* EXERCISE PROMPT
Lines from the one containing "scientific name: Antidorcas marsupialis" through the end of the listing are what is wanted, given again exactly with both ends included and pictures left out.

* SOURCE DATA
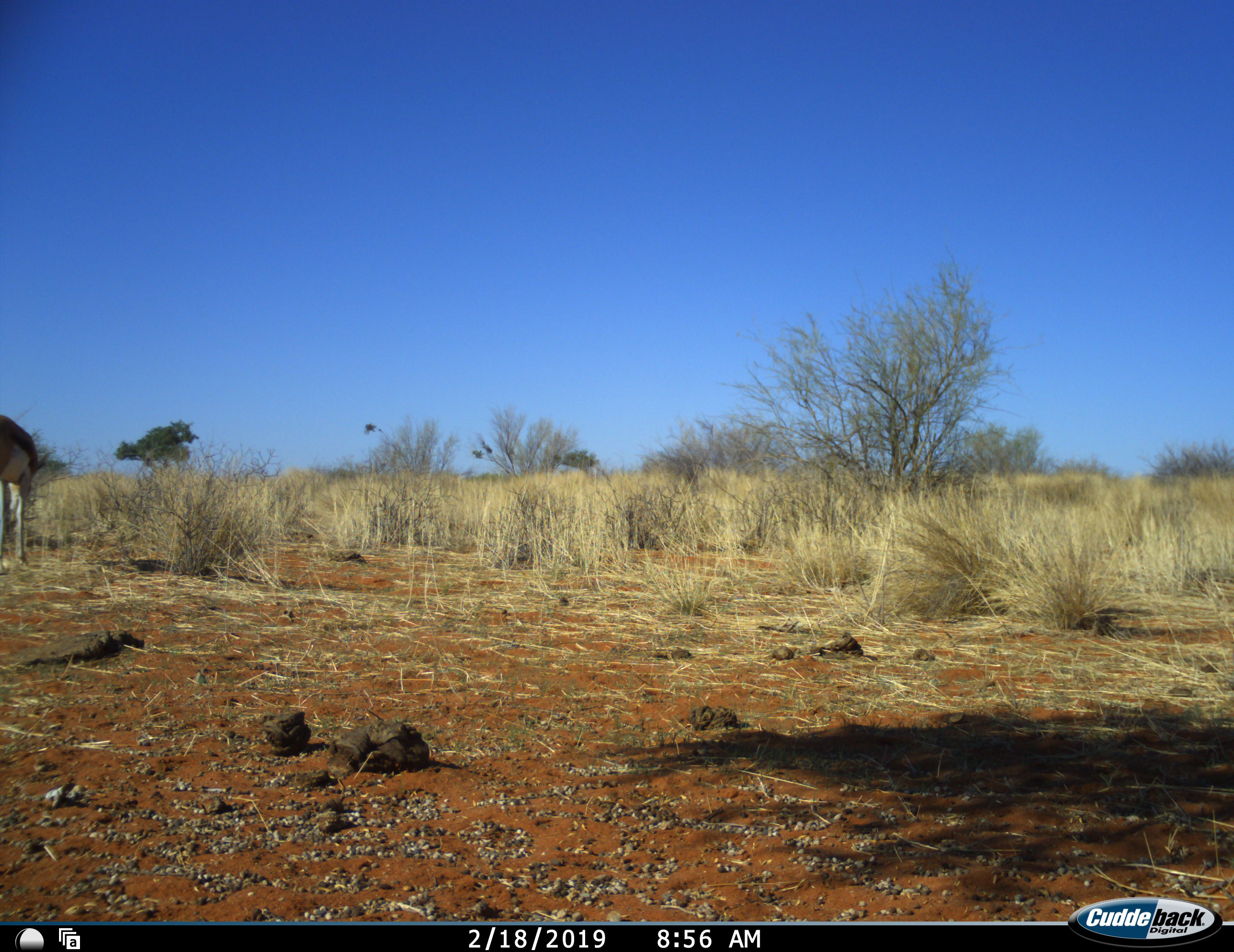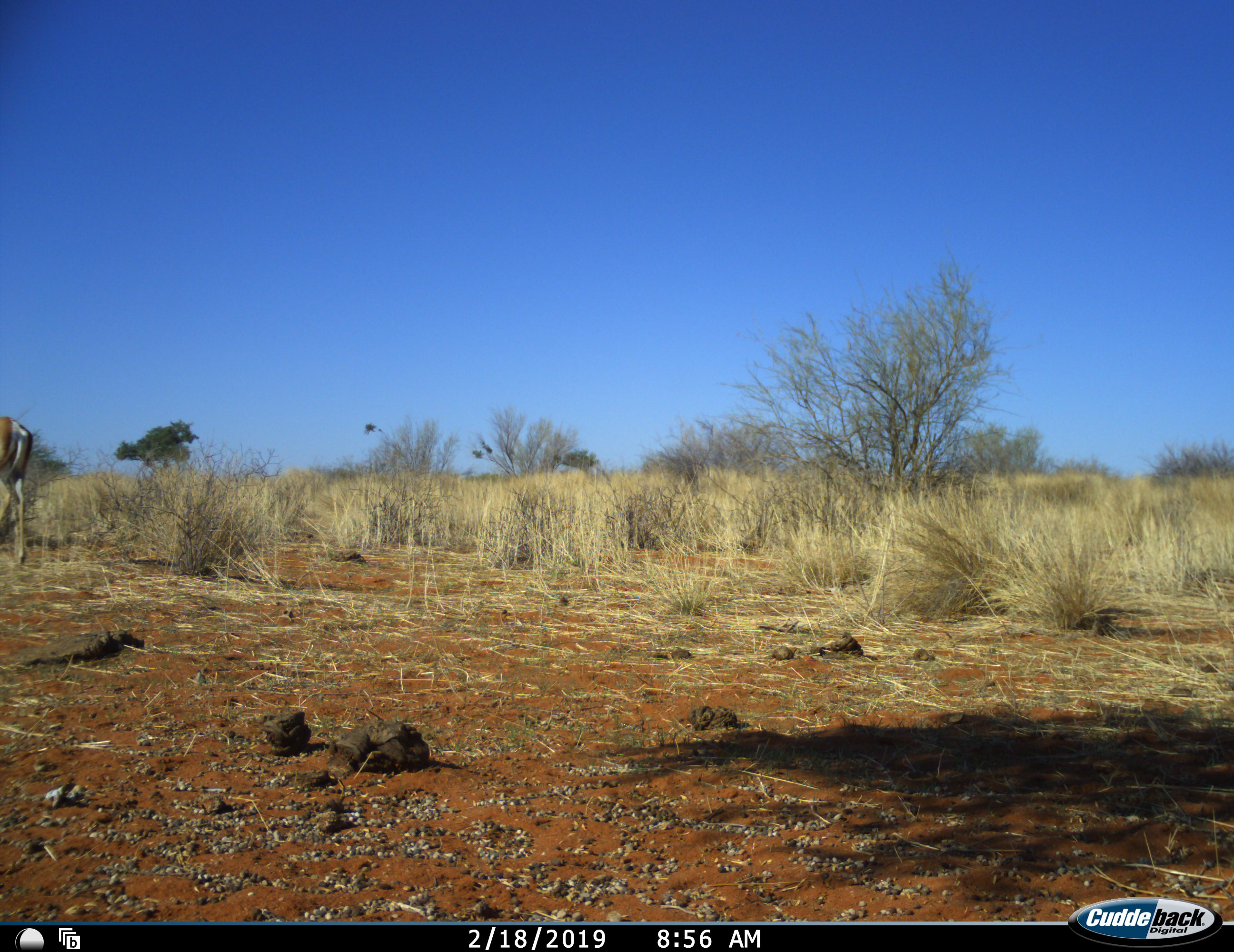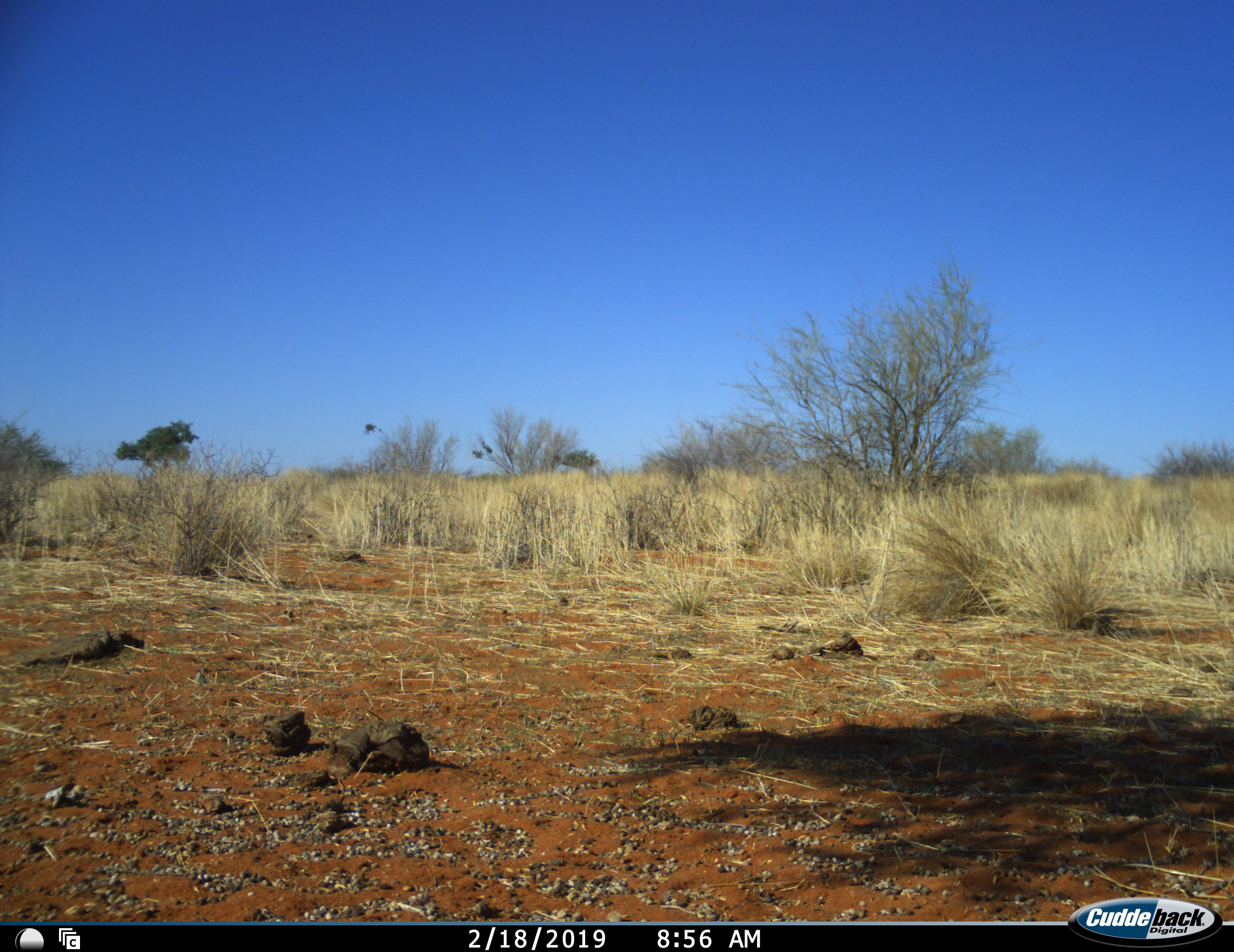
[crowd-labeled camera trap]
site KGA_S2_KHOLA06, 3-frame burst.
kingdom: Animalia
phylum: Chordata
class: Mammalia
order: Artiodactyla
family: Bovidae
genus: Antidorcas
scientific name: Antidorcas marsupialis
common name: springbok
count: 1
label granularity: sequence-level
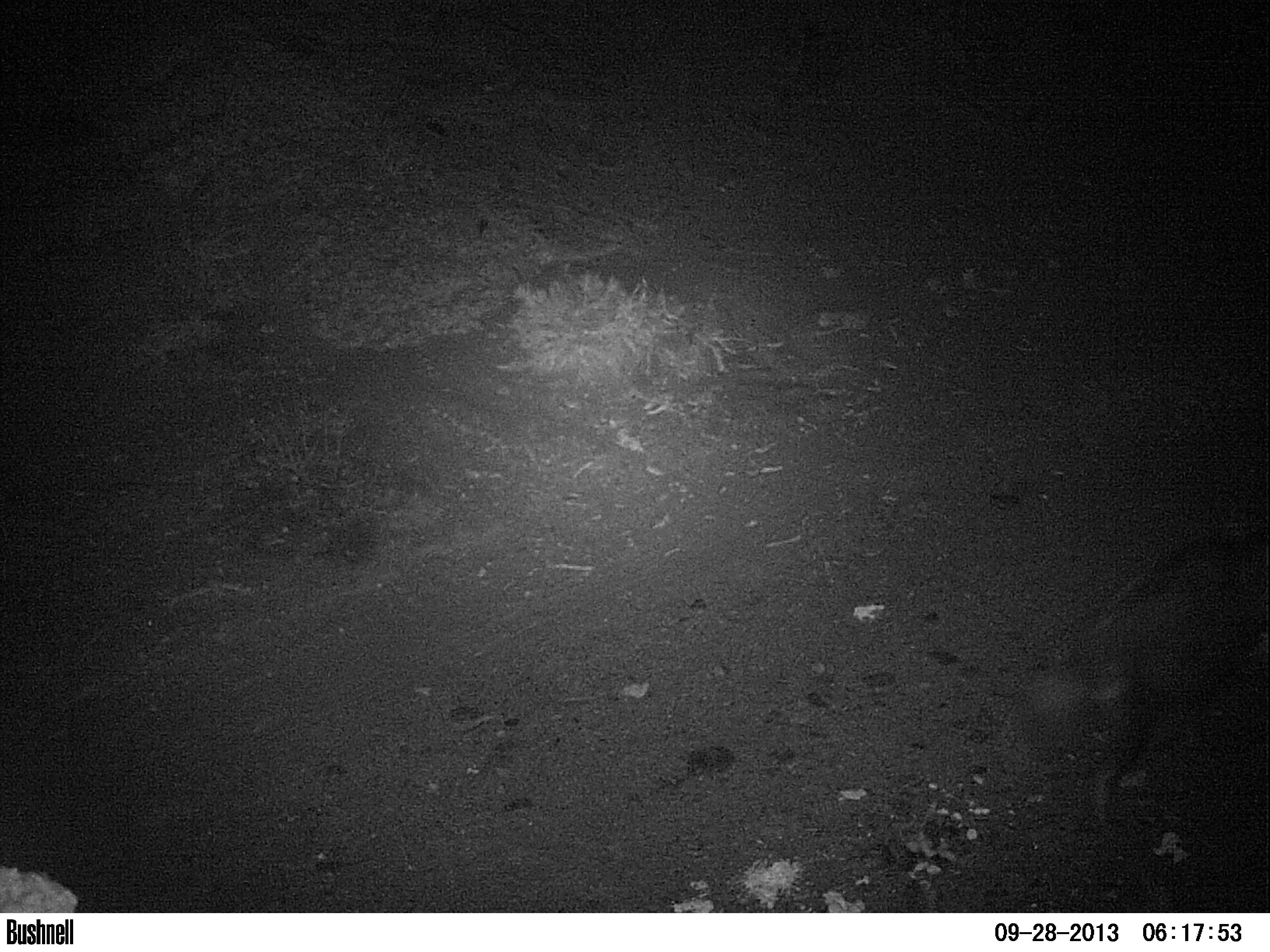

* OUTPUT OF THE EXERCISE
scientific name: Antidorcas marsupialis
common name: springbok
count: 1
label granularity: sequence-level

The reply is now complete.